● Given task:
Turn the lines of all the items below into a single numbered list, skipping any blank lines.

Items from a data collection
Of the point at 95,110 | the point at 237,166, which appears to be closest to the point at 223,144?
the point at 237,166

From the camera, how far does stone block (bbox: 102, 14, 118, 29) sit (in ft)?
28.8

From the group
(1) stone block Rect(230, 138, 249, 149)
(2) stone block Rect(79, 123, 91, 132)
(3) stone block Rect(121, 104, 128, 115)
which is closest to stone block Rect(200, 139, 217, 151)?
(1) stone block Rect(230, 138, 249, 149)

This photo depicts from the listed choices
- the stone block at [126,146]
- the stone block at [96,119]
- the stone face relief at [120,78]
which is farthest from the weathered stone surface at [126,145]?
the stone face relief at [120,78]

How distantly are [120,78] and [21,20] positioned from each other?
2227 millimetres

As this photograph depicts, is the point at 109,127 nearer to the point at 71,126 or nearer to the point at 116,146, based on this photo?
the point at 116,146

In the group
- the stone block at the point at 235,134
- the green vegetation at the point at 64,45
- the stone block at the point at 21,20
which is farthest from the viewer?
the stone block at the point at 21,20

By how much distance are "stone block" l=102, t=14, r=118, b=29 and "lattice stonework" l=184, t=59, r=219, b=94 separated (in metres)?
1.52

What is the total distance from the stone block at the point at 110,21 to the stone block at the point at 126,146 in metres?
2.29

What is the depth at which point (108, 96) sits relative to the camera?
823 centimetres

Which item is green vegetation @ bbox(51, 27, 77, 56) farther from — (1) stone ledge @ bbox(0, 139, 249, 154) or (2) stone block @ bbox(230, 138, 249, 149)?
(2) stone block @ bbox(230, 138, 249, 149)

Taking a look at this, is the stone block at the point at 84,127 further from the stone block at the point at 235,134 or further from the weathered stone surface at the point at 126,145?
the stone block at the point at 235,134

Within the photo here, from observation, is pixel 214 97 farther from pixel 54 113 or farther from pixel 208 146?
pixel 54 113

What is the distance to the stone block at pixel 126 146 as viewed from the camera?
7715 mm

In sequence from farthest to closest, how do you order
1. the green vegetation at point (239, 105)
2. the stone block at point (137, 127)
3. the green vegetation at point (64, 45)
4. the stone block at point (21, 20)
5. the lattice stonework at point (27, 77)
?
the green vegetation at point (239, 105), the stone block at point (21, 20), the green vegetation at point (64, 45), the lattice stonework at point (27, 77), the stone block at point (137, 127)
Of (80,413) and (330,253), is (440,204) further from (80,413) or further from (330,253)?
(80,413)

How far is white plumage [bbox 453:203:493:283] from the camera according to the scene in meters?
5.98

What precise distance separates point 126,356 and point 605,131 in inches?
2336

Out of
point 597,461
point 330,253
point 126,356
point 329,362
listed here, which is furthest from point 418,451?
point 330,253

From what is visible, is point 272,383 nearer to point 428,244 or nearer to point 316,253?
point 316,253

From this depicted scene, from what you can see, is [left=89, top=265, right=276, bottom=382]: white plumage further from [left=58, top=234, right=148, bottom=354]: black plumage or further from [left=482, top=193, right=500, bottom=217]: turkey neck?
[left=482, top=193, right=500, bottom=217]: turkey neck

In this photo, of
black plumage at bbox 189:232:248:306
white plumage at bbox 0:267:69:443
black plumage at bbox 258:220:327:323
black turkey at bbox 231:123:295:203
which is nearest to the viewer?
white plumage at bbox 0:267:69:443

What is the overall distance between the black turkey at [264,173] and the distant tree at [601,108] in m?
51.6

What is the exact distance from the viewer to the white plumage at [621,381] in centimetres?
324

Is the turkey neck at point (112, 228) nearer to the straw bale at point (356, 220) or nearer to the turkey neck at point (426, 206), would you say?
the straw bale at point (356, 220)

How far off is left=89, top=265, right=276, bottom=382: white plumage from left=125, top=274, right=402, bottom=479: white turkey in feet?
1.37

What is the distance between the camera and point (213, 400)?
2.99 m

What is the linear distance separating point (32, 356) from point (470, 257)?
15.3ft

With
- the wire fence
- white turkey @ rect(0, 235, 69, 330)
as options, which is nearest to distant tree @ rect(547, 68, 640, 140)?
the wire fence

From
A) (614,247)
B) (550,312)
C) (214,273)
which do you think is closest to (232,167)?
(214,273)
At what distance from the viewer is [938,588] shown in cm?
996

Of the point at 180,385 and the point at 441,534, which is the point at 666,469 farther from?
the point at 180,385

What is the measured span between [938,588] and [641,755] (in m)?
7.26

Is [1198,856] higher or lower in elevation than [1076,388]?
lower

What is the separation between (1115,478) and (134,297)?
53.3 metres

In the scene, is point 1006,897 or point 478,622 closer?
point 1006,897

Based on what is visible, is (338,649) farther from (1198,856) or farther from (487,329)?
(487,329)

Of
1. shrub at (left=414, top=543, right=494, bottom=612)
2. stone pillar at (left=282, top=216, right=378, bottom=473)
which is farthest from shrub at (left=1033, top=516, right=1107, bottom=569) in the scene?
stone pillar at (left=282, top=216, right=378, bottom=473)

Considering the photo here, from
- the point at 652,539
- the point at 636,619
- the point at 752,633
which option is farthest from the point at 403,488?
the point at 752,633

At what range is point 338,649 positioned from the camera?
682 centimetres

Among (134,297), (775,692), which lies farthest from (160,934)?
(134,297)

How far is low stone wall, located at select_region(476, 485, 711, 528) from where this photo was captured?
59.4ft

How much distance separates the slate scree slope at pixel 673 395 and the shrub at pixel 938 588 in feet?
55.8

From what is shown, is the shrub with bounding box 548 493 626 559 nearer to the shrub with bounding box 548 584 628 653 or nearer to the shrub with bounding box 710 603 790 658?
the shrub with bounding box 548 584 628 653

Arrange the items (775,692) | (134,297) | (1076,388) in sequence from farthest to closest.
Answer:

● Final result:
1. Of the point at 95,110 | the point at 237,166, which appears to be closest to the point at 223,144?
2. the point at 237,166
3. From the camera, how far does stone block (bbox: 102, 14, 118, 29) sit (in ft)?
4. 28.8
5. From the group
6. (1) stone block Rect(230, 138, 249, 149)
7. (2) stone block Rect(79, 123, 91, 132)
8. (3) stone block Rect(121, 104, 128, 115)
9. which is closest to stone block Rect(200, 139, 217, 151)?
10. (1) stone block Rect(230, 138, 249, 149)
11. This photo depicts from the listed choices
12. - the stone block at [126,146]
13. - the stone block at [96,119]
14. - the stone face relief at [120,78]
15. which is farthest from the weathered stone surface at [126,145]?
16. the stone face relief at [120,78]
17. How distantly are [120,78] and [21,20] positioned from each other?
18. 2227 millimetres
19. As this photograph depicts, is the point at 109,127 nearer to the point at 71,126 or nearer to the point at 116,146, based on this photo?
20. the point at 116,146
21. In the group
22. - the stone block at the point at 235,134
23. - the green vegetation at the point at 64,45
24. - the stone block at the point at 21,20
25. which is farthest from the viewer?
26. the stone block at the point at 21,20
27. By how much distance are "stone block" l=102, t=14, r=118, b=29 and "lattice stonework" l=184, t=59, r=219, b=94 separated (in metres)?
28. 1.52
29. What is the total distance from the stone block at the point at 110,21 to the stone block at the point at 126,146 in metres?
30. 2.29
31. What is the depth at which point (108, 96) sits relative to the camera?
32. 823 centimetres
33. Which item is green vegetation @ bbox(51, 27, 77, 56) farther from — (1) stone ledge @ bbox(0, 139, 249, 154) or (2) stone block @ bbox(230, 138, 249, 149)?
34. (2) stone block @ bbox(230, 138, 249, 149)
35. Taking a look at this, is the stone block at the point at 84,127 further from the stone block at the point at 235,134 or further from the weathered stone surface at the point at 126,145?
36. the stone block at the point at 235,134
37. Within the photo here, from observation, is pixel 214 97 farther from pixel 54 113 or farther from pixel 208 146?
38. pixel 54 113
39. What is the distance to the stone block at pixel 126 146 as viewed from the camera?
40. 7715 mm
41. In sequence from farthest to closest, how do you order
42. 1. the green vegetation at point (239, 105)
43. 2. the stone block at point (137, 127)
44. 3. the green vegetation at point (64, 45)
45. 4. the stone block at point (21, 20)
46. 5. the lattice stonework at point (27, 77)
47. ?
48. the green vegetation at point (239, 105), the stone block at point (21, 20), the green vegetation at point (64, 45), the lattice stonework at point (27, 77), the stone block at point (137, 127)
49. Of (80,413) and (330,253), is (440,204) further from (80,413) or further from (330,253)?
50. (80,413)
51. How far is white plumage [bbox 453:203:493:283] from the camera according to the scene in meters?
52. 5.98
53. What precise distance separates point 126,356 and point 605,131 in inches?
54. 2336
55. Out of
56. point 597,461
57. point 330,253
58. point 126,356
59. point 329,362
60. listed here, which is furthest from point 418,451?
61. point 330,253
62. From what is visible, is point 272,383 nearer to point 428,244 or nearer to point 316,253?
63. point 316,253
64. From this depicted scene, from what you can see, is [left=89, top=265, right=276, bottom=382]: white plumage further from [left=58, top=234, right=148, bottom=354]: black plumage or further from [left=482, top=193, right=500, bottom=217]: turkey neck?
65. [left=482, top=193, right=500, bottom=217]: turkey neck
66. In this photo, of
67. black plumage at bbox 189:232:248:306
68. white plumage at bbox 0:267:69:443
69. black plumage at bbox 258:220:327:323
70. black turkey at bbox 231:123:295:203
71. which is nearest to the viewer?
72. white plumage at bbox 0:267:69:443
73. What is the overall distance between the black turkey at [264,173] and the distant tree at [601,108] in m?
74. 51.6
75. What is the exact distance from the viewer to the white plumage at [621,381] in centimetres?
76. 324
77. Is the turkey neck at point (112, 228) nearer to the straw bale at point (356, 220) or nearer to the turkey neck at point (426, 206), would you say?
78. the straw bale at point (356, 220)
79. How far off is left=89, top=265, right=276, bottom=382: white plumage from left=125, top=274, right=402, bottom=479: white turkey in feet?
80. 1.37
81. What is the distance between the camera and point (213, 400)?
82. 2.99 m
83. What is the linear distance separating point (32, 356) from point (470, 257)?
84. 15.3ft
85. With
86. - the wire fence
87. - white turkey @ rect(0, 235, 69, 330)
88. as options, which is nearest to distant tree @ rect(547, 68, 640, 140)?
89. the wire fence
90. From
91. A) (614,247)
92. B) (550,312)
93. C) (214,273)
94. which do you think is closest to (232,167)?
95. (214,273)
96. At what distance from the viewer is [938,588] shown in cm?
97. 996
98. Of the point at 180,385 and the point at 441,534, which is the point at 666,469 farther from?
99. the point at 180,385
100. What is the measured span between [938,588] and [641,755] (in m)?
101. 7.26
102. Is [1198,856] higher or lower in elevation than [1076,388]?
103. lower
104. What is the separation between (1115,478) and (134,297)?
105. 53.3 metres
106. In the scene, is point 1006,897 or point 478,622 closer?
107. point 1006,897
108. Based on what is visible, is (338,649) farther from (1198,856) or farther from (487,329)?
109. (487,329)
110. Of
111. 1. shrub at (left=414, top=543, right=494, bottom=612)
112. 2. stone pillar at (left=282, top=216, right=378, bottom=473)
113. which is farthest from shrub at (left=1033, top=516, right=1107, bottom=569) in the scene?
114. stone pillar at (left=282, top=216, right=378, bottom=473)
115. Considering the photo here, from
116. - the point at 652,539
117. - the point at 636,619
118. - the point at 752,633
119. which option is farthest from the point at 403,488?
120. the point at 752,633
121. At what range is point 338,649 positioned from the camera?
122. 682 centimetres
123. Among (134,297), (775,692), which lies farthest from (160,934)?
124. (134,297)
125. How far is low stone wall, located at select_region(476, 485, 711, 528) from where this photo was captured?
126. 59.4ft
127. How much distance separates the slate scree slope at pixel 673 395 and the shrub at pixel 938 588 in feet?
128. 55.8
129. From what is shown, is the shrub with bounding box 548 493 626 559 nearer to the shrub with bounding box 548 584 628 653 or nearer to the shrub with bounding box 710 603 790 658?
130. the shrub with bounding box 548 584 628 653
131. Arrange the items (775,692) | (134,297) | (1076,388) in sequence from farthest to closest.
132. Answer:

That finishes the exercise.